32. The process according to claim 31 wherein said mating seals consist of at least two parallel beads formed on an inside surface of the film and at least one bead on an opposite inside surface of the tubular film such that when the two inside surfaces of said film are pressed together the single bead is positioned between the double bead members forming a resealable seal that retains the bag in a closed position.

33. The process according to claim 31 wherein said mating seals consist of at least one rib on an inside surface of one side of the film and a mating groove on an opposite inside surface of the film such that when the two surfaces containing the rib and groove elements are pressed together the rib is positioned into the groove forming a seal that retains the bag in a closed position.

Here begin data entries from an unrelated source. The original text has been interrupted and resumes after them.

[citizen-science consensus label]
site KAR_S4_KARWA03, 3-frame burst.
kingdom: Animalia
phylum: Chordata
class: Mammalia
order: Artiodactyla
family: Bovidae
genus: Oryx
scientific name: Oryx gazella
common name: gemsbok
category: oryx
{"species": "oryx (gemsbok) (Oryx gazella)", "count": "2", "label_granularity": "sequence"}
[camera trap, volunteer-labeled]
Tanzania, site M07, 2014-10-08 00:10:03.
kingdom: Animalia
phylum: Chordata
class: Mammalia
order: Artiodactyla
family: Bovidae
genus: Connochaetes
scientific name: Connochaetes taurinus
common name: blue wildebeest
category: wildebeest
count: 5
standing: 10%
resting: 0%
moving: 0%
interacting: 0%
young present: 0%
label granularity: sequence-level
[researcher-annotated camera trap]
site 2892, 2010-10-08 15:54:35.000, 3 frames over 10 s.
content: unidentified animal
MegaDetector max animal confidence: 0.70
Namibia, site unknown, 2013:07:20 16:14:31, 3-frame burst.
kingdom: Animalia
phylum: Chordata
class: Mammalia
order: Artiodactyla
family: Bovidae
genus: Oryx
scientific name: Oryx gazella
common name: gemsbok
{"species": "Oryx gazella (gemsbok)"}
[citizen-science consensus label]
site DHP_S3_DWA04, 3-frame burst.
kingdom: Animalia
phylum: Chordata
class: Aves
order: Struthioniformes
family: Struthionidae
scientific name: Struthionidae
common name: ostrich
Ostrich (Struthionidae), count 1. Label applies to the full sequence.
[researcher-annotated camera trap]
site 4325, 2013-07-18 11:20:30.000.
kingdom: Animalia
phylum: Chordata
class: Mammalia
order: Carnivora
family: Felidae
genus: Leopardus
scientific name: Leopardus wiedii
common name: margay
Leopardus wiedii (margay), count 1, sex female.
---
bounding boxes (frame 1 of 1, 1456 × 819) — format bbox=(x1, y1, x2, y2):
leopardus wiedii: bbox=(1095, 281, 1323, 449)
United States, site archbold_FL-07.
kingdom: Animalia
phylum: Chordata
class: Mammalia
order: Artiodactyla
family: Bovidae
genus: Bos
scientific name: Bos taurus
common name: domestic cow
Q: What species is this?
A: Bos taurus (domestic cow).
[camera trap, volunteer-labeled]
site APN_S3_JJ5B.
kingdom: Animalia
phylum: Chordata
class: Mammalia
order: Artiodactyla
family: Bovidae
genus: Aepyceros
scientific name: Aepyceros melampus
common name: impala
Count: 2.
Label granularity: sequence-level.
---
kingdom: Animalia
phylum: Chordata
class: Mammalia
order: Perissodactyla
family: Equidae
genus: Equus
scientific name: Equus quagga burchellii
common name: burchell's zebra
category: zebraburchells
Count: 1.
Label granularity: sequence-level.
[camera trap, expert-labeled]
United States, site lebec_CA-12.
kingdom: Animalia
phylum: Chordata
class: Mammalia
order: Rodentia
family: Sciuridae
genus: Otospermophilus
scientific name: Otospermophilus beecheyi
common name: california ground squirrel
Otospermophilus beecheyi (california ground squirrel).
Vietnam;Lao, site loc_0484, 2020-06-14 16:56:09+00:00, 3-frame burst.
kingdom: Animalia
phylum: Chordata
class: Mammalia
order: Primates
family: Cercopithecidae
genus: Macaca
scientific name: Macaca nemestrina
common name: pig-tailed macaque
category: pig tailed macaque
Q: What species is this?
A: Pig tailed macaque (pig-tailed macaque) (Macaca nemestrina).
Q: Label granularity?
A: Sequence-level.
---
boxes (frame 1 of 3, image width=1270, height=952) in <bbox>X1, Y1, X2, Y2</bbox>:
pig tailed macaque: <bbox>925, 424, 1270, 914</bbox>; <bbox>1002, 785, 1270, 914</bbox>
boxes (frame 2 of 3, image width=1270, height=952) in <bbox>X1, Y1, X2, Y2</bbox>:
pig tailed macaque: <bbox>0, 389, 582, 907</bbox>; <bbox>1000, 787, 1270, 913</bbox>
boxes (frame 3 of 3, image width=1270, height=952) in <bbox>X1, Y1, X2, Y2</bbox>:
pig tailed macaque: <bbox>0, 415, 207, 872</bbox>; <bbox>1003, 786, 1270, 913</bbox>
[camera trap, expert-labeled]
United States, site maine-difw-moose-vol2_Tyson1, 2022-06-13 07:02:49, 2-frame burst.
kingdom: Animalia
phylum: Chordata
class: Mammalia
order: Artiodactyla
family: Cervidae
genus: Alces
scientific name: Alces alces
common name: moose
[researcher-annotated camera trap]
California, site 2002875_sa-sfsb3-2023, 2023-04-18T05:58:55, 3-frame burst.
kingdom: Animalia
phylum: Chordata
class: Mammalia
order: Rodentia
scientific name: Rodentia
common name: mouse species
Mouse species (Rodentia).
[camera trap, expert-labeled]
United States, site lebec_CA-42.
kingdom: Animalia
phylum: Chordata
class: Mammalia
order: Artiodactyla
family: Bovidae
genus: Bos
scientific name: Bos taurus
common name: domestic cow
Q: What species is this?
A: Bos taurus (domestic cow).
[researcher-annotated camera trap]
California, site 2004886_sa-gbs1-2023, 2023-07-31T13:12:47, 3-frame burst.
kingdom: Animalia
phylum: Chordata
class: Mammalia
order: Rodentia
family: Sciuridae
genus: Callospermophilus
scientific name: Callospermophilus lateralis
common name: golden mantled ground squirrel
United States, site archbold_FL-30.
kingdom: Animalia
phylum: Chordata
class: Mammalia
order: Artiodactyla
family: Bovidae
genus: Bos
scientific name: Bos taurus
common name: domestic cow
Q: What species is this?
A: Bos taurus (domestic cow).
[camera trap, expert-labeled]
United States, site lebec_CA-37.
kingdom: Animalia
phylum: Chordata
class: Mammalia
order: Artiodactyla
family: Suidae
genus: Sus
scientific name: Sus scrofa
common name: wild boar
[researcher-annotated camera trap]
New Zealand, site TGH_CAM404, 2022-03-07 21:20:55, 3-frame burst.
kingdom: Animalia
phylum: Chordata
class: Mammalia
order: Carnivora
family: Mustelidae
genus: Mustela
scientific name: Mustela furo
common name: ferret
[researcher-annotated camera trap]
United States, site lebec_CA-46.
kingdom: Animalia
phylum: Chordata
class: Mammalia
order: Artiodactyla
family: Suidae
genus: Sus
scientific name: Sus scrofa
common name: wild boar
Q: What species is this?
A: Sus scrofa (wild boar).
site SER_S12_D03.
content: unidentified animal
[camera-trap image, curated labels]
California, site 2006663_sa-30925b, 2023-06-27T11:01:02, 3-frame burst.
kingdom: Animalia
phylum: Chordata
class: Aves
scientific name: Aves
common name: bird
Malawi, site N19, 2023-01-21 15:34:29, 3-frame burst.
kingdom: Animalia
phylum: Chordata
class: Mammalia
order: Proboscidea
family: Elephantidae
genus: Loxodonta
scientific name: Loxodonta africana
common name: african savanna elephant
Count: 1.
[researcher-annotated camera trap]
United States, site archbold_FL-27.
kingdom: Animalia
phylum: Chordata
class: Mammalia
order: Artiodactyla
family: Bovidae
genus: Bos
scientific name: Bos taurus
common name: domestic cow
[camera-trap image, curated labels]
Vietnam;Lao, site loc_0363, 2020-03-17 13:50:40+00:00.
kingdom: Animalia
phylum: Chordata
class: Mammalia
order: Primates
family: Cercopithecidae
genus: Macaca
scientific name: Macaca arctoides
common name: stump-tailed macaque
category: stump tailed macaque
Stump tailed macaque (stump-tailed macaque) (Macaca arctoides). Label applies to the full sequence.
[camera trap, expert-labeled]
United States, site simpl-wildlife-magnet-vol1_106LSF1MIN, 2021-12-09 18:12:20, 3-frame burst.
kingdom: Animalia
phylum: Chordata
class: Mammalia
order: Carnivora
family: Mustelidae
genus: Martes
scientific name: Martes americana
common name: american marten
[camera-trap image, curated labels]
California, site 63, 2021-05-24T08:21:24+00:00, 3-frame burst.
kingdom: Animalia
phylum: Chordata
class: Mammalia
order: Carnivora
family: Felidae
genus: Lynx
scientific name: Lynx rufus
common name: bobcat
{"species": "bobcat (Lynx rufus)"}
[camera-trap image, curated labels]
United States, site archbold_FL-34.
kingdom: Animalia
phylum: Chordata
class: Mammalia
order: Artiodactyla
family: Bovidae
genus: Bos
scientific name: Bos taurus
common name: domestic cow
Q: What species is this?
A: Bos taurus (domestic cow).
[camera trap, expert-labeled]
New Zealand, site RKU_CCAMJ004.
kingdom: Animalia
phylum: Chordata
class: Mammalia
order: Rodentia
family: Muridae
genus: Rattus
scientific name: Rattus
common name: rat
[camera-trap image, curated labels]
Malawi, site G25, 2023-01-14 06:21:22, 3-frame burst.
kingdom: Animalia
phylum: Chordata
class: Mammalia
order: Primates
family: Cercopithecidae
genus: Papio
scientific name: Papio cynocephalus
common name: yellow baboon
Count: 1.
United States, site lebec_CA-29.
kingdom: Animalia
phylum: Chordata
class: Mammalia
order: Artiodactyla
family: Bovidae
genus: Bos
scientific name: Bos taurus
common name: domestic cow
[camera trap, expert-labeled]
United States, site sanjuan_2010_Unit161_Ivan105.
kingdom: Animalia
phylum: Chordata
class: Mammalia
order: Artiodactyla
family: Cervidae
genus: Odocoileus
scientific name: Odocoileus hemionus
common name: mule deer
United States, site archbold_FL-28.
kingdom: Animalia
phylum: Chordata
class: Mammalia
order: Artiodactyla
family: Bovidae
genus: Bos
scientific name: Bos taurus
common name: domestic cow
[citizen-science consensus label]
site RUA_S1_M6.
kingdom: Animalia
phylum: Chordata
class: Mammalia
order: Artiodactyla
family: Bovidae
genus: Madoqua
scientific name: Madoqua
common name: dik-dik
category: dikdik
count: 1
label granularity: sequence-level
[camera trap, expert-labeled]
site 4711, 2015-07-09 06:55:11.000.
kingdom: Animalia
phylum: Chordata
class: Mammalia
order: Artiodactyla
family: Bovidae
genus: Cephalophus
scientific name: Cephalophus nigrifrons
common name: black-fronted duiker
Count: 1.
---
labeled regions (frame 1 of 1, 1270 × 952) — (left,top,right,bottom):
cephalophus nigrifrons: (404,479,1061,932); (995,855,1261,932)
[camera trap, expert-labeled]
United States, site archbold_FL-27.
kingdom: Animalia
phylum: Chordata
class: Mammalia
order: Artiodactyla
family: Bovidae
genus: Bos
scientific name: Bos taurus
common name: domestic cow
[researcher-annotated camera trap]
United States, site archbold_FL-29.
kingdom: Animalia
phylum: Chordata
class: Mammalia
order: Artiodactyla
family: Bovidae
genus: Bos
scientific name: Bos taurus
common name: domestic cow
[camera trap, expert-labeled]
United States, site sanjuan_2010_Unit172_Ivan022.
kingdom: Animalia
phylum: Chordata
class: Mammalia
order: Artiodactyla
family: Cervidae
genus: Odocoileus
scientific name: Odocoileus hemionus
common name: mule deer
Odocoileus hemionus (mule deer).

34. A method of forming a plurality of packages comprising:

forming a laminated film from a first flat sheet and a second flat sheet that are laminated together,

sealing together the bottom ends of the said two sheets,

filling at least a portion of said laminated film via an outlet in which the product is discharged horizontally into the space between the said two sheets on the side which was not laminated together starting from the end of the said two sheets where the said bottom ends were sealed together,

forming a sleeve by sealing together the said side that was not laminated together as the product is deposited into the said film,

forming another seal above the portion of the said sleeve containing said product to form a package,

separating said package from said laminated film such that separating said package from said laminated film forms another seal at an end of said laminated film to form a bottom of a second package,

filling at least a portion of a said laminated film via an outlet in which the product is discharged horizontally into the space between the said two sheets on the side which was not laminated together starting from the end of the said two sheets where the said bottom of the second package was formed,

separating said package from said laminated film such that separating said package from said laminated film forms another seal at an end of the said laminated film to form a bottom of a third package.

34. A method of forming a plurality of packages comprising:

providing a film having an inner surface and an outer surface and at least a first side edge and a second side edge, a top edge and a bottom edge,

positioning said film so that one portion of the inner surface is in a face to face relationship with a second portion of said inner surface and wherein said first edge and said second edge are also in a face to face relationship,

forming a seal on the bottom of said film,

sealing a portion of said first edge to a portion of said second edge at said bottom to and extruding away from said bottom to form a receiving area,

filling at least a portion of said receiving area via a horizontal outlet in which the product is discharged into the space formed by the inner surfaces of said film and the seals,

sealing said inner surfaces of said film in an area above said product to form a package having at least a bottom seal, a side seal and a top seal.

35. The method according to claim 34 wherein said film is a laminate of two sheets where the first sheet is in a face to face relationship with said second sheet and said sheets are secured to each other at a first side edge.